(Short descriptive text snippets)
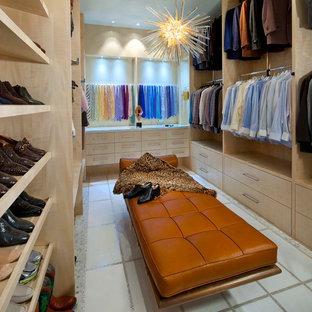 ダラスの広い男性用コンテンポラリースタイルのおしゃれなフィッティングルーム (フラットパネル扉のキャビネット、淡色木目調キャビネット、セラミックタイルの床) の写真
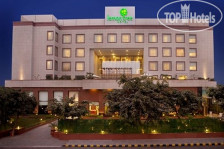 Фото отеля Lemon Tree Hotel City Center 4*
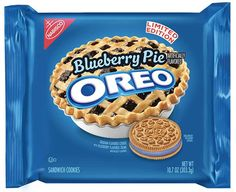 Rumor has it that oreo is bringing back their Blueberry Pie Oreos. Who is excited They are personally my favorite flavor they have released oreo snacks junkfood cookie comingsoon nabisco sweets oreos Weird Oreo Flavors, Pop Tart Flavors, Cookie Flavors, Sandwich Cookies, Oreo Cookies, Oreo Treats, Blueberry Pie Oreos, Tortas Deli, Ben Und Jerrys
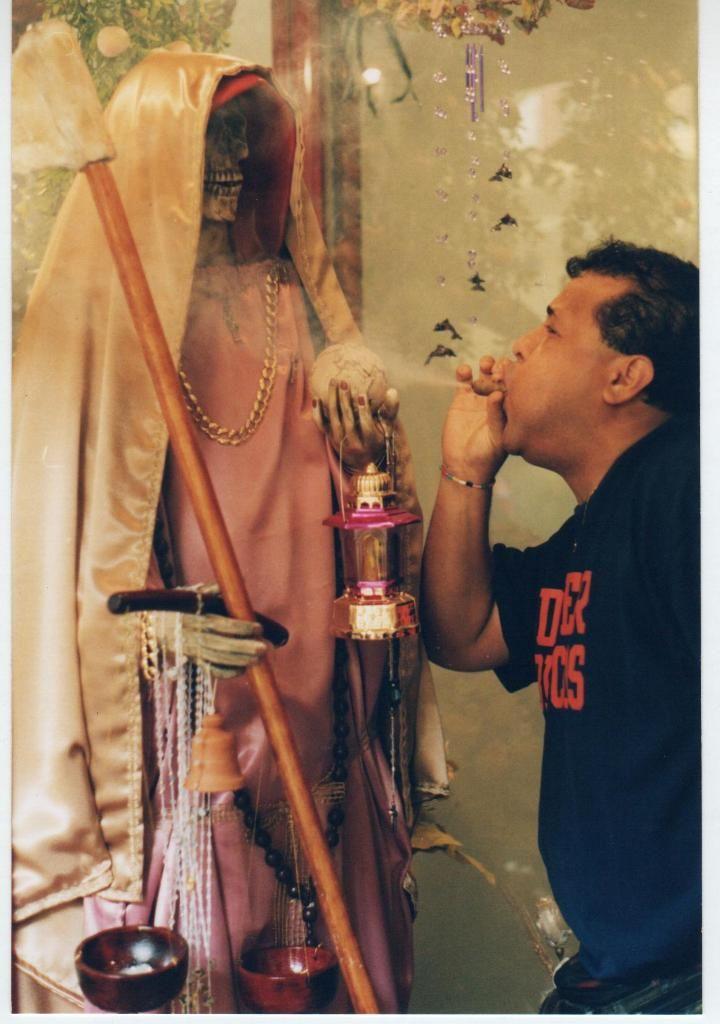 santos-raros-mexico-santa muerte-2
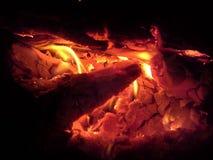 Carvões alaranjados que queimam-se no fogo fotos de stock royalty free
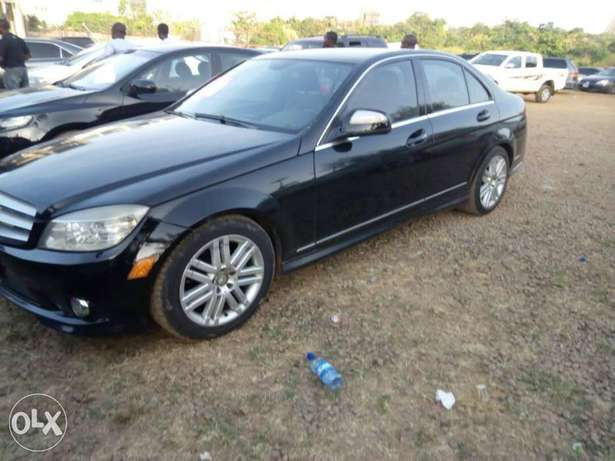 2008 Mercedes-Benz c300 4matic Central Business District - image 6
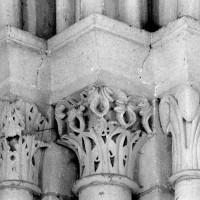 Chapiteaux à l'angle sud-est de la deuxième travée du choeur (1980)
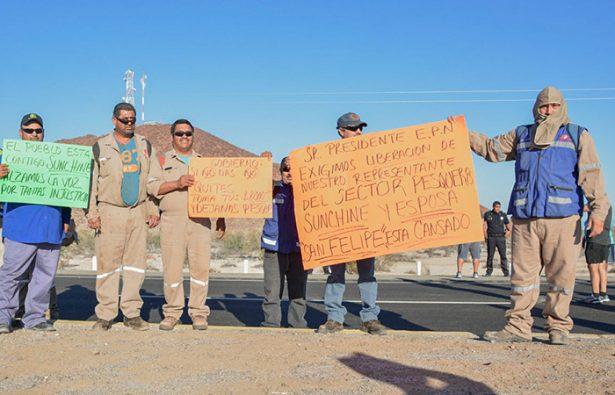 Pescadores toman carretera San Felipe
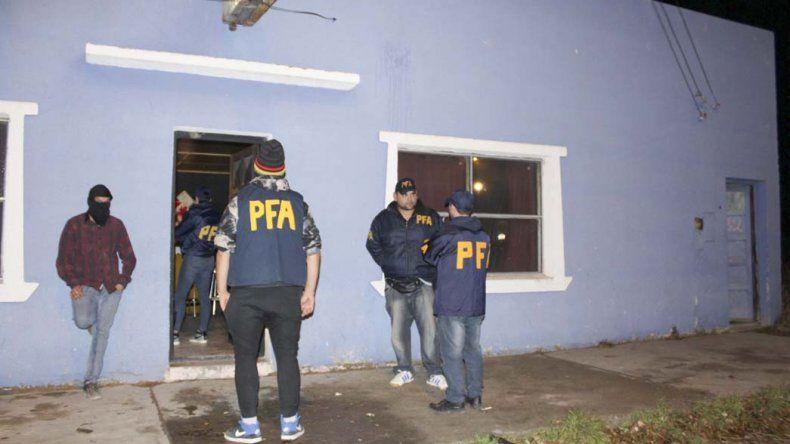 Uno de los operativos que la Policía Federal realizó en locales nocturnos de Puerto San Julián.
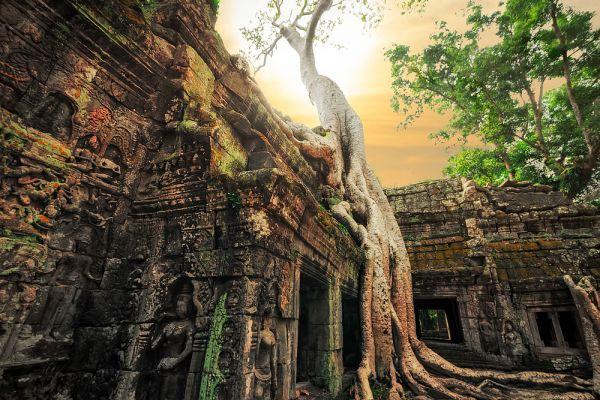 Долгие годы оставалось загадкой, каким образом так быстро были сооружены гигантские храмы комплекса.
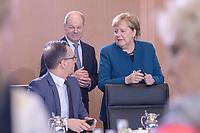 06 NOV 2019, BERLIN/GERMANY:<br /> Heiko Maas (L), SPD, Bundesaussenminister, Olaf Scholz (M), SPD, Bundesfinanzminister, und Angela Merkel (R), CDU, Budneskanzlerin, im Gespraech, vor Beginn der Kabinettsitzung, Bundeskanzleramt<br /> IMAGE: 20191106-01-024<br /> KEYWORDS: Kabinett, Sitzung, Gespräch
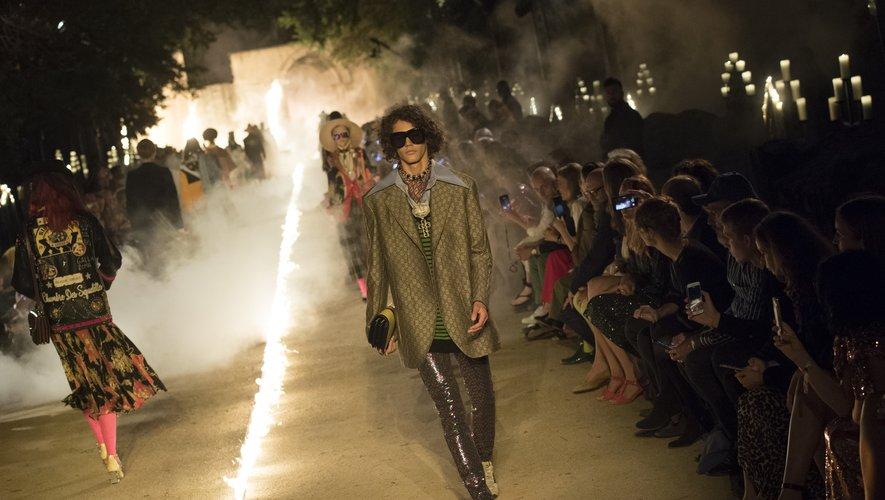 Gucci présentera sa prochaine collection Croisière aux Etats-Unis. Ici un look issu du défilé Croisière 2019 de la maison italienne aux Alyscamps à Arles, le 30 mai 2018.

### Exercise details
For this exercise, transcribe the entries above exactly, without any pictures.

### Output below
 ダラスの広い男性用コンテンポラリースタイルのおしゃれなフィッティングルーム (フラットパネル扉のキャビネット、淡色木目調キャビネット、セラミックタイルの床) の写真
 Фото отеля Lemon Tree Hotel City Center 4*
 Rumor has it that oreo is bringing back their Blueberry Pie Oreos. Who is excited They are personally my favorite flavor they have released oreo snacks junkfood cookie comingsoon nabisco sweets oreos Weird Oreo Flavors, Pop Tart Flavors, Cookie Flavors, Sandwich Cookies, Oreo Cookies, Oreo Treats, Blueberry Pie Oreos, Tortas Deli, Ben Und Jerrys
 santos-raros-mexico-santa muerte-2
 Carvões alaranjados que queimam-se no fogo fotos de stock royalty free
 2008 Mercedes-Benz c300 4matic Central Business District - image 6
 Chapiteaux à l'angle sud-est de la deuxième travée du choeur (1980)
 Pescadores toman carretera San Felipe
 Uno de los operativos que la Policía Federal realizó en locales nocturnos de Puerto San Julián.
 Долгие годы оставалось загадкой, каким образом так быстро были сооружены гигантские храмы комплекса.
 06 NOV 2019, BERLIN/GERMANY:<br /> Heiko Maas (L), SPD, Bundesaussenminister, Olaf Scholz (M), SPD, Bundesfinanzminister, und Angela Merkel (R), CDU, Budneskanzlerin, im Gespraech, vor Beginn der Kabinettsitzung, Bundeskanzleramt<br /> IMAGE: 20191106-01-024<br /> KEYWORDS: Kabinett, Sitzung, Gespräch
 Gucci présentera sa prochaine collection Croisière aux Etats-Unis. Ici un look issu du défilé Croisière 2019 de la maison italienne aux Alyscamps à Arles, le 30 mai 2018.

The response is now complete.